↓

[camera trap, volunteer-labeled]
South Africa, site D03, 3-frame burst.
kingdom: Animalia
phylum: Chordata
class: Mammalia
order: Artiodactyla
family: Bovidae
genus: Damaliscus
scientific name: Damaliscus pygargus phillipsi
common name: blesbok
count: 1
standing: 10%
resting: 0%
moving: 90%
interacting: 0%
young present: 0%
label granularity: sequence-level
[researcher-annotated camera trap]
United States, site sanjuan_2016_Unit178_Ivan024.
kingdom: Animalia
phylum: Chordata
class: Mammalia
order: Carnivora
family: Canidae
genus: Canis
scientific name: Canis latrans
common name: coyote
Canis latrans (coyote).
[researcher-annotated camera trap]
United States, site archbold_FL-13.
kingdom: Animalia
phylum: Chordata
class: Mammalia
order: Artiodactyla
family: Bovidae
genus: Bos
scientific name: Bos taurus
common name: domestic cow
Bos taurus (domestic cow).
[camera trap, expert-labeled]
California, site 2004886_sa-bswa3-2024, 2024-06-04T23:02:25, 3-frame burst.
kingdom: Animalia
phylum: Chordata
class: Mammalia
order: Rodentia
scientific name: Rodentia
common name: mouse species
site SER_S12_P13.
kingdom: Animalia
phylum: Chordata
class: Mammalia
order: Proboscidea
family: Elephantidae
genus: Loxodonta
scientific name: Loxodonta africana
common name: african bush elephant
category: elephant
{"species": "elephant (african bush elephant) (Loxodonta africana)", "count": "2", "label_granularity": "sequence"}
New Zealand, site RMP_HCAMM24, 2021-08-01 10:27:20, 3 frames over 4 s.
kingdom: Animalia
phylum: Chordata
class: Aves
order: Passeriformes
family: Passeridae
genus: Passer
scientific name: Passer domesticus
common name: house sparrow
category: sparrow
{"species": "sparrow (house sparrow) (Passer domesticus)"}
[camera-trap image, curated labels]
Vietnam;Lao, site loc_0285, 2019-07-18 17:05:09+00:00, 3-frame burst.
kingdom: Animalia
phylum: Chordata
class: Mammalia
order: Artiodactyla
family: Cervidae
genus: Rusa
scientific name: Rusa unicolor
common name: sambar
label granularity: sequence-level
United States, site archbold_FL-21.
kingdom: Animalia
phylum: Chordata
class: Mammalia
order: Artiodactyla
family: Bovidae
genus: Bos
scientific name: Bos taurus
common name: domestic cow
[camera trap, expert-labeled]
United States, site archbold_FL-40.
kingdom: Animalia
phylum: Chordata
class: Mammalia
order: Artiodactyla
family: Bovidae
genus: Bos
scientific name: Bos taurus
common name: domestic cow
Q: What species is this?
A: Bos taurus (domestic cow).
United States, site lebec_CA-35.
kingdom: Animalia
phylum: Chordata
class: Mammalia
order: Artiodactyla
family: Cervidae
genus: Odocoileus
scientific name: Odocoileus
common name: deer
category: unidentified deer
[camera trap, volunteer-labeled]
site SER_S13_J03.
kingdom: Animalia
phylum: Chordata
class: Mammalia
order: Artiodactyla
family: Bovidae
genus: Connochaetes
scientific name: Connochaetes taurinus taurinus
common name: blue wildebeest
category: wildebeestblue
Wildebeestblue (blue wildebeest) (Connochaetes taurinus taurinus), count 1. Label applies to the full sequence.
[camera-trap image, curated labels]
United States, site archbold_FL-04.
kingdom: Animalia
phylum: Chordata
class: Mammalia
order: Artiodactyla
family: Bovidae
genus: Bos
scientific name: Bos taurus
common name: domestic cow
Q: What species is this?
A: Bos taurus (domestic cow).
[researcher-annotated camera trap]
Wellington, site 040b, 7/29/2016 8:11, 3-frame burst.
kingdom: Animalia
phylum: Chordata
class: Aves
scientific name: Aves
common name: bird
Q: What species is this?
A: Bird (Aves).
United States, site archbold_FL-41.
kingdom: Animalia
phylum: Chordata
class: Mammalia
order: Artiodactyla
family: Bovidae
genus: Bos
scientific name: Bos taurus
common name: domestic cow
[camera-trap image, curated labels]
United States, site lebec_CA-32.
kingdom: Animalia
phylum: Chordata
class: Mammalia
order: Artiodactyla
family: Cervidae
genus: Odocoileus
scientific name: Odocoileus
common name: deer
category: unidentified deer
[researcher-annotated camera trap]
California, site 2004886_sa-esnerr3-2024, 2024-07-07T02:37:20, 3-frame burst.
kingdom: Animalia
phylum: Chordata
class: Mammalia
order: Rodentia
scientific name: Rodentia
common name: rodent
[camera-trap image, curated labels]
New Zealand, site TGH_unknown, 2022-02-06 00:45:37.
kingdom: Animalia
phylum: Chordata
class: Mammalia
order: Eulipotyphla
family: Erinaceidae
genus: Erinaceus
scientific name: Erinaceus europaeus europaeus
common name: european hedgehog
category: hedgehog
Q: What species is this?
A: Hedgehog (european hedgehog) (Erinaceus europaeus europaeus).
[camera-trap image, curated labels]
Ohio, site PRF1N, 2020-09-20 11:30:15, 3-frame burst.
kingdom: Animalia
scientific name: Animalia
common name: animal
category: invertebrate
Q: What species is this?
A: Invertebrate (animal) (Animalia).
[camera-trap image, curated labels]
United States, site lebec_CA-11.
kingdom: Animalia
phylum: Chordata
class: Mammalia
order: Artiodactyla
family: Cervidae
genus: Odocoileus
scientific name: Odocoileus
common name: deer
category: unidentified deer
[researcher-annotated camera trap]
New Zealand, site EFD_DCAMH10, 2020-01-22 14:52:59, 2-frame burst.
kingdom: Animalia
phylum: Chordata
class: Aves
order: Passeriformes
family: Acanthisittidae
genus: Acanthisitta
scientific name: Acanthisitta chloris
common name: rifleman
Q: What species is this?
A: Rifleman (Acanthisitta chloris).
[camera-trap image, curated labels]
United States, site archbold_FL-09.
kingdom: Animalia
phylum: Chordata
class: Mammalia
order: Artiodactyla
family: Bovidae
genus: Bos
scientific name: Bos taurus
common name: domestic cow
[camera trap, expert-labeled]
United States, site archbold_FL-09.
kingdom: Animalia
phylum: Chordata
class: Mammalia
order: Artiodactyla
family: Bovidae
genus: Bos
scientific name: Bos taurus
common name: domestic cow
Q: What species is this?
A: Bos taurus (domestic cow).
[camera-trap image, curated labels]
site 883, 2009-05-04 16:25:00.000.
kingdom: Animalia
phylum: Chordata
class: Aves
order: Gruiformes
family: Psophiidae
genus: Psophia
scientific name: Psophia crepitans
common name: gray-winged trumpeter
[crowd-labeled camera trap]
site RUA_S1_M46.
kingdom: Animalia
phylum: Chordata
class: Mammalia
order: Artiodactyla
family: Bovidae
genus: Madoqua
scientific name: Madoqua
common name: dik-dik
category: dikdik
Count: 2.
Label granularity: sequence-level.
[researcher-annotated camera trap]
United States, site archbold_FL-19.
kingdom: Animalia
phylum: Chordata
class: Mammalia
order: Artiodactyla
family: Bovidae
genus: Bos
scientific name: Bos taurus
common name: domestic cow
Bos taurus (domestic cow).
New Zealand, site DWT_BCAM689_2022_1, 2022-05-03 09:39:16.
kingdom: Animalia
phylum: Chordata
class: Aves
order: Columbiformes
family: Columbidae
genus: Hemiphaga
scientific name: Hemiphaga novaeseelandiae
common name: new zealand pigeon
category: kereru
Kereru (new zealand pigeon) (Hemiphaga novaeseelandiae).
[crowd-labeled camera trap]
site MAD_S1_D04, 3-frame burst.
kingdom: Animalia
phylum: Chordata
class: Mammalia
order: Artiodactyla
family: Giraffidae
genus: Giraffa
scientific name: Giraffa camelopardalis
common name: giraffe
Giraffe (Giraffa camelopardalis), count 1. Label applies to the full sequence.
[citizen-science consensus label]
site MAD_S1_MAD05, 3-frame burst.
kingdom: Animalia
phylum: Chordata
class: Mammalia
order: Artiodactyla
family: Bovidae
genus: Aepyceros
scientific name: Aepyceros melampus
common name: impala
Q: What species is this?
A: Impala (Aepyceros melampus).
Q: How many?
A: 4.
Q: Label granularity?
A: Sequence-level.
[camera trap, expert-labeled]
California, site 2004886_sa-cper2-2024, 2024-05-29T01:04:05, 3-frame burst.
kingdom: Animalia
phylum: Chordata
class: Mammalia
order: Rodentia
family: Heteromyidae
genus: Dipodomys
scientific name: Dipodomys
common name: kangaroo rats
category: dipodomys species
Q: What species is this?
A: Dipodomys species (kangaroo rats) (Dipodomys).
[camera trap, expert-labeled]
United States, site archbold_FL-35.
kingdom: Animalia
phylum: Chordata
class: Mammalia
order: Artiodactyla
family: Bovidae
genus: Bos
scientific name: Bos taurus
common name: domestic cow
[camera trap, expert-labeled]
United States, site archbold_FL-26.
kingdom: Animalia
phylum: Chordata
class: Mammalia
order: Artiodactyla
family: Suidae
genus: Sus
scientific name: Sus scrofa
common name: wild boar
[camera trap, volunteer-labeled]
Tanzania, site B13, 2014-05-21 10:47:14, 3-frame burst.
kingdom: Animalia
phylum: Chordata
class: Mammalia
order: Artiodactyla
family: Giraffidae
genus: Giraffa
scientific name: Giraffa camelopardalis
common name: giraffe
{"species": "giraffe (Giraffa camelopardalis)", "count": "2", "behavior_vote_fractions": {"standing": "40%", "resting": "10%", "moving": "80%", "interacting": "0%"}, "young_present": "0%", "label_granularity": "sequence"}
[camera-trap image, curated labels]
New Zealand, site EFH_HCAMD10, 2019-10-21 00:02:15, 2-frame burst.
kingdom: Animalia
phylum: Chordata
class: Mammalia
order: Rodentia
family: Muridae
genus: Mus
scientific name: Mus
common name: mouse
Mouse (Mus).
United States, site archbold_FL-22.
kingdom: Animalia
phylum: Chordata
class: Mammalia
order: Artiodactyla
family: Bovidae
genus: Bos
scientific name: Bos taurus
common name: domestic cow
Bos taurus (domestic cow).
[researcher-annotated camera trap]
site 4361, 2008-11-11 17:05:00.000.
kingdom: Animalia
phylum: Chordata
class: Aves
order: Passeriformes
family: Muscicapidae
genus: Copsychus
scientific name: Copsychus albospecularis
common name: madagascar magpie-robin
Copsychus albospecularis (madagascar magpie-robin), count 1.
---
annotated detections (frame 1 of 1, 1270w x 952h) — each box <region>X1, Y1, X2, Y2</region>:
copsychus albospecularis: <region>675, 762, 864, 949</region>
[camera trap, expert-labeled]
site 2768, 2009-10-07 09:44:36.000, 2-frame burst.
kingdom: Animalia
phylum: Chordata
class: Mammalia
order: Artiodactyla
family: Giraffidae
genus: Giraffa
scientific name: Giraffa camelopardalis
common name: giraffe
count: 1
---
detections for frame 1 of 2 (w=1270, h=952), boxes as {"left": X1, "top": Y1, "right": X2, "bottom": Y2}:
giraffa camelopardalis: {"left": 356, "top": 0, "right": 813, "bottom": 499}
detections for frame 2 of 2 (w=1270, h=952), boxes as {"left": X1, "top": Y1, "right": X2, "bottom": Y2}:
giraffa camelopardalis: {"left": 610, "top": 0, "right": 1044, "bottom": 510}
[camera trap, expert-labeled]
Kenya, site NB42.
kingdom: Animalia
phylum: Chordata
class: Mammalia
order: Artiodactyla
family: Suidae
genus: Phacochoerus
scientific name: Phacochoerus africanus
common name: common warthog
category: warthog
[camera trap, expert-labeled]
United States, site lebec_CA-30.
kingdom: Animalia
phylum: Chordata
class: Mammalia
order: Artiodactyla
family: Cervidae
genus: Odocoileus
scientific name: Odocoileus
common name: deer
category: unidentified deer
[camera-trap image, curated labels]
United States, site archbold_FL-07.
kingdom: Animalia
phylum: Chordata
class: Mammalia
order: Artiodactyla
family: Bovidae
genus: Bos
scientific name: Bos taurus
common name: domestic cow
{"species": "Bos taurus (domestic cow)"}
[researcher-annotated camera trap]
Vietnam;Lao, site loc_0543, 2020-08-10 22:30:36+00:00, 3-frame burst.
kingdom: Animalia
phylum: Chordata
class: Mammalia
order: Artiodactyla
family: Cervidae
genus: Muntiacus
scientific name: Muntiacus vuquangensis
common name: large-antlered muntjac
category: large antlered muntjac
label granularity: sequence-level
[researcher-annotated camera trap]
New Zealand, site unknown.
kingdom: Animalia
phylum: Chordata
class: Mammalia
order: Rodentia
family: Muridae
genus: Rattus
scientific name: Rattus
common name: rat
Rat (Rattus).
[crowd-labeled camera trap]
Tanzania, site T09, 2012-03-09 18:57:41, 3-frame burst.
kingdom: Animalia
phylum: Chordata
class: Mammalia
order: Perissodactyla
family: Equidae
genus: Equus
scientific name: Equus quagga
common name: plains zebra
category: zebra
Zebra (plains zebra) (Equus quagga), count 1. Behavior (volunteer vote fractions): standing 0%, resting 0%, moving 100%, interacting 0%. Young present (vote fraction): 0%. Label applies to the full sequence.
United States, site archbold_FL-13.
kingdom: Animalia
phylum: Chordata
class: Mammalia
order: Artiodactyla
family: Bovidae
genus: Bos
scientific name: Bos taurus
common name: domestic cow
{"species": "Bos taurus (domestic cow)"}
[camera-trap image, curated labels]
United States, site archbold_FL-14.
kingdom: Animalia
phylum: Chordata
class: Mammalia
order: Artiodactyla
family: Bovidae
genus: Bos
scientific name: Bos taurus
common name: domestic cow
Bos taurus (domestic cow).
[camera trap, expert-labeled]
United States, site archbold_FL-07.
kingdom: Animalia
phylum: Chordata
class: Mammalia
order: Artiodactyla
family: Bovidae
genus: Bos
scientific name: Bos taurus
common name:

↑

### Work to be completed
Read through the material above, and whenever a line contains "bush", copy it.

### The completed task
common name: african bush elephant
{"species": "elephant (african bush elephant) (Loxodonta africana)", "count": "2", "label_granularity": "sequence"}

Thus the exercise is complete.